Homo sapiens, escherichia coli. Organism_taxid: 9606,562. Expressed in: escherichia coli. Expression_system_taxid: 469008.

NMR struc:

21 models

Authors:

B.Dangi,A.V.Dobrodumov,J.M.Louis,A.M.Gronenborn

Key ref:

B.Dangi et al. (2002). Solution structure and dynamics of the human-Escherichia coli thioredoxin chimera: insights into thermodynamic stability. Biochemistry, 41, 9376-9388. PubMed id: 12135359 DOI: 10.1021/bi0258501

Date:

22-Jul-02 Release date: 25-Sep-02

Protein chain

P0AA25  (THIO_ECOLI) -  Thioredoxin 1 from Escherichia coli (strain K12)

Seq: 109 a.a.

Struc: 107 a.a.*

Protein chain

P10599  (THIO_HUMAN) -  Thioredoxin from Homo sapiens

Seq: 105 a.a.

Struc: 107 a.a.*

* PDB and UniProt seqs differ at 76 residue positions (black crosses)

DOI no: 10.1021/bi0258501

Biochemistry 41:9376-9388 (2002)

PubMed id: 12135359

Solution structure and dynamics of the human-Escherichia coli thioredoxin chimera: insights into thermodynamic stability.

B.Dangi, A.V.Dobrodumov, J.M.Louis, A.M.Gronenborn.

ABSTRACT

We have determined the high-resolution solution structure of the oxidized form of a chimeric human and Escherichia coli thioredoxin (TRX(HE)) by NMR. The overall structure is well-defined with a rms difference for the backbone atoms of 0.27 +/- 0.06 A. The topology of the protein is identical to those of the human and E. coli parent proteins, consisting of a central five-stranded beta-sheet surrounded by four alpha-helices.

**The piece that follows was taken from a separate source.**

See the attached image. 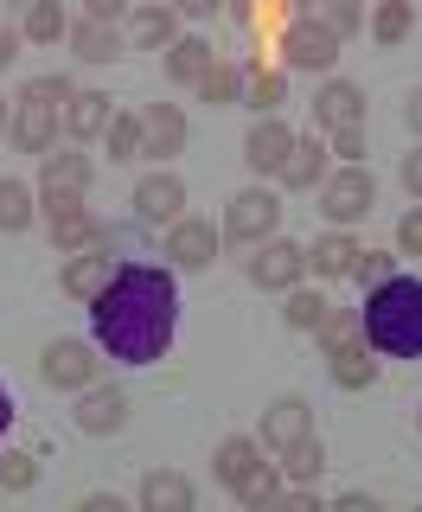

Analysis of the interfaces between the two domains derived from the human and E. coli sequences reveals that the general hydrophobic packing is unaltered and only subtle changes in the details of side chain interactions are observed. The packing of helix alpha(4) with helix alpha(2) across the hybrid interface is less optimal than in the parent molecules, and electrostatic interactions between polar side chains are missing. In particular, lysine-glutamate salt bridges between residues on helices alpha(2) and alpha(4), which were observed in both human and E. coli proteins, are not present in the chimeric protein. The origin of the known reduced thermodynamic stability of TRX(HE) was probed by mutagenesis on the basis of these structural findings. Two mutants of TRX(HE), S44D and S44E, were created, and their thermal and chemical stabilities were examined. Improved stability toward chaotropic agents was observed for both mutants, but no increase in the denaturation temperature was seen compared to that of TRX(HE). In addition to the structural analysis, the backbone dynamics of TRX(HE) were investigated by (15)N NMR relaxation measurements. Analysis using the model free approach reveals that the protein is fairly rigid with an average S(2) of 0.88. Increased mobility is primarily present in two external loop regions comprising residues 72-74 and 92-94 that contain glycine and proline residues.